Monday  September 15, 2003

From around the world, protests have poured in to Israel about any plans it might have to send Palestinian President Yasser Arafat into exile. From Washington to the EU to the UN to the Arab League, the message is the same: Should Arafat be deported, the event would have extremely serious repercussions, not just in the occupied territories but all over the Middle East.

News that Israel was contemplating removing Arafat from the scene did not come as a surprise. The resignation last week of Prime Minister Mahmoud Abbas, followed by the deaths on Tuesday of 15 Israelis in two separate bomb attacks strengthened demands from inside the Israeli Cabinet for Arafat’s forcible removal. One extremist minister, Avigdor Lieberman, called for the army to bomb his Ramallah headquarters.
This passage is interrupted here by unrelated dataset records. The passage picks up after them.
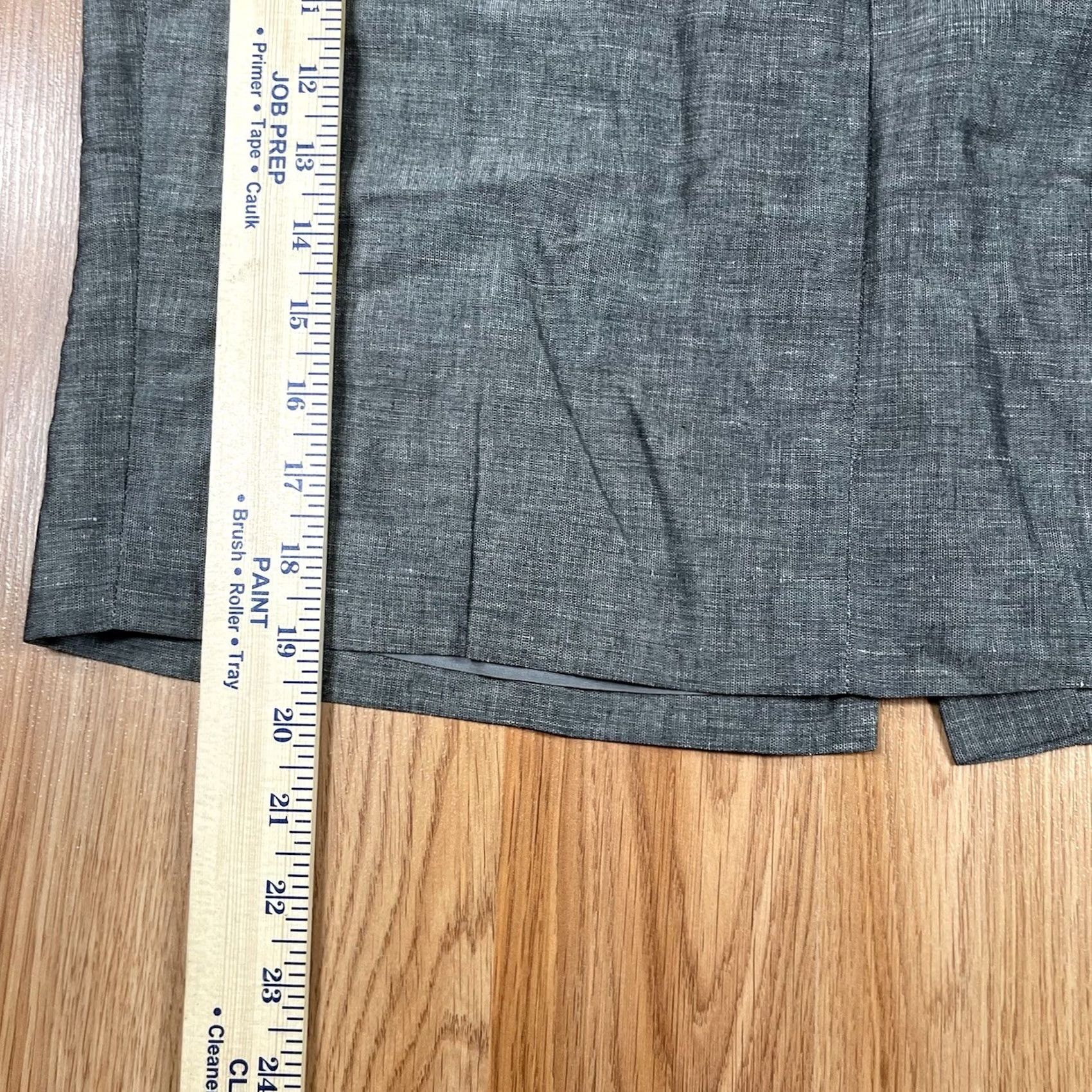 Ann Taylor Loft Ann Taylor Linen Blend Knee Length Skirt Womens Size 6 Gray Pencils Size 28" / US 6 / IT 42 - 7 Thumbnail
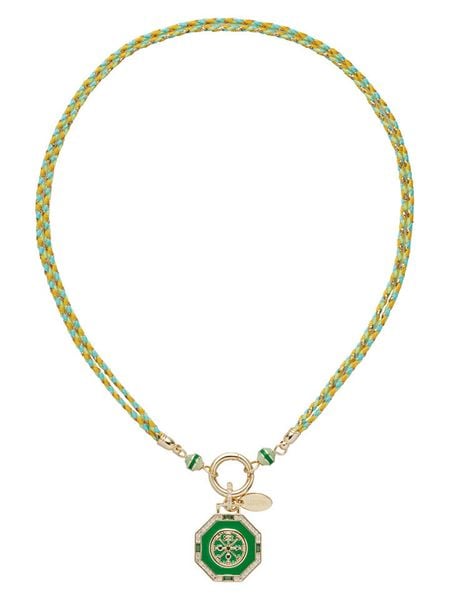 U.S. Polo Assn. Naszyjnik z kryształami - dł. 38 cm rozmiar: onesize. Zielone naszyjniki damskie U.S. Polo Assn., z kryształem, metalowe. Za 161.34 zł.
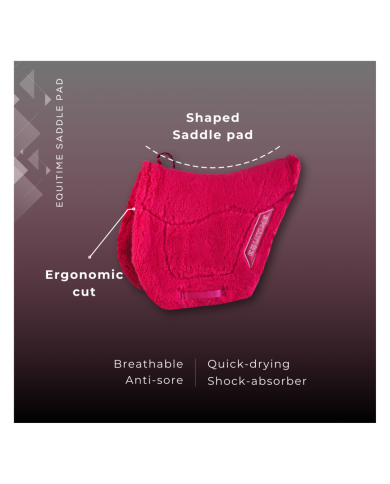 EQUITIME endurance saddle Saddlepad FLEECE mod. RACING EQUITIME endurance saddle Saddlepad FLEECE mod. RACING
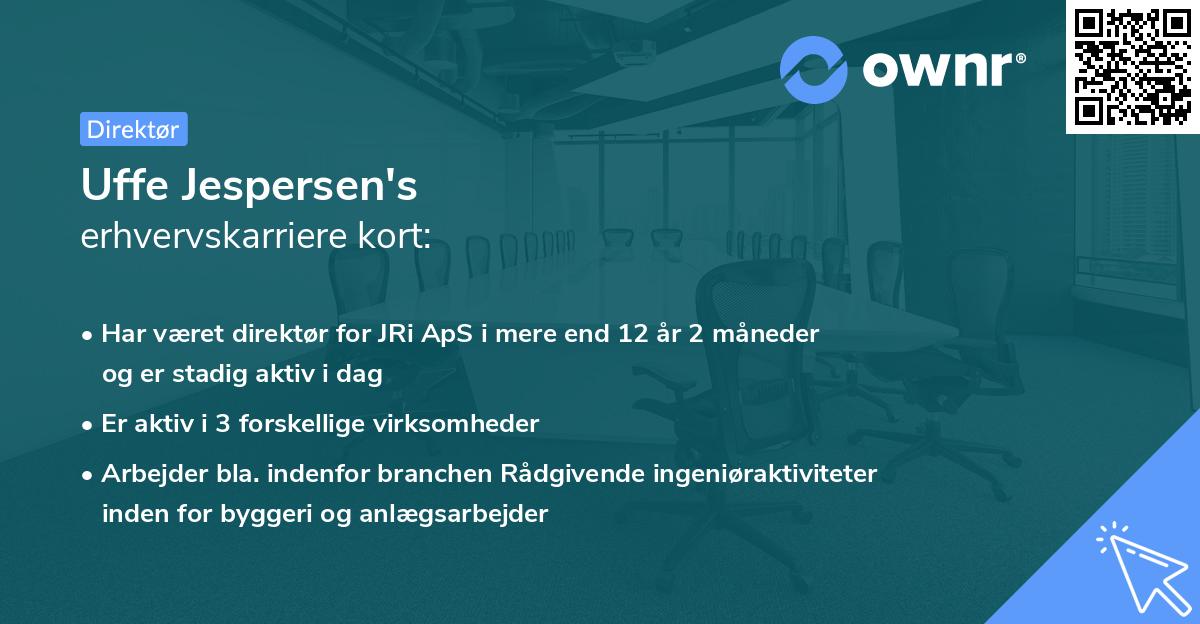 Uffe Jespersen's erhvervskarriere kort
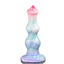 House Of Dasein Pastel Pretty Bumpy Ridged Dildo Butt Plug With Suction Cup Base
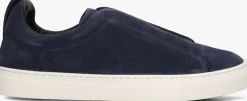 blauwe nokwol lage sneakers connor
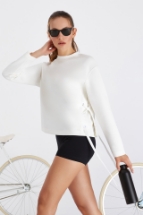 Celeste Sweatshirt Celeste Bağcık Detaylı Sweatshirt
The Israeli defense minister and other hard-liners want him out or dead as soon as possible. The defense minister was quoted as saying on Friday that Israel’s failure to get rid of Arafat earlier was a historic mistake.

But banishing Arafat is not the answer. There was an assumption that progress in achieving the road map’s goals would be made. But the road map collapsed — a result not of Arafat’s doing but of Ariel Sharon’s blanket refusal to accept even the slightest possibility of peaceful coexistence with the Palestinians.

Sharon’s decision to remove Arafat may be connected to polls showing that Israelis think their leader is not doing enough to prevent bomb attacks. A survey published on Friday found that 66 percent of Israelis thought Sharon’s administration was doing a bad job against “Palestinian terror.” Sharon indeed has failed to deliver peace. Israel has not relaxed the occupation of Gaza and the West Bank. It has not frozen the building of Jewish settlements nor has it freed thousands of Palestinian prisoners. Abbas was able to provide seven weeks of relative quiet — but there was no end to occupation, settlement construction, assassinations of leading Palestinians or a halt to building the wall of separation. The natural result was that the cease-fire announced in June collapsed.

Israel has, under the present government, become increasingly reckless in the last few months in its quest to obliterate the Palestinian leadership. Now it wants Arafat, the democratically elected leader and symbol of the Palestinians’ 55-year-old struggle for independence.

Israel claims that getting rid of Arafat would remove a big obstacle to peace. But Arafat is not the obstacle. He himself has said his being sent into exile was not the real danger and has urged Israel to return to negotiations. The real obstacle remains an Israeli adversary that believes it can cow the Palestinians into surrender. If it succeeds in doing anything, Arafat’s removal will only blow up in Israel’s face.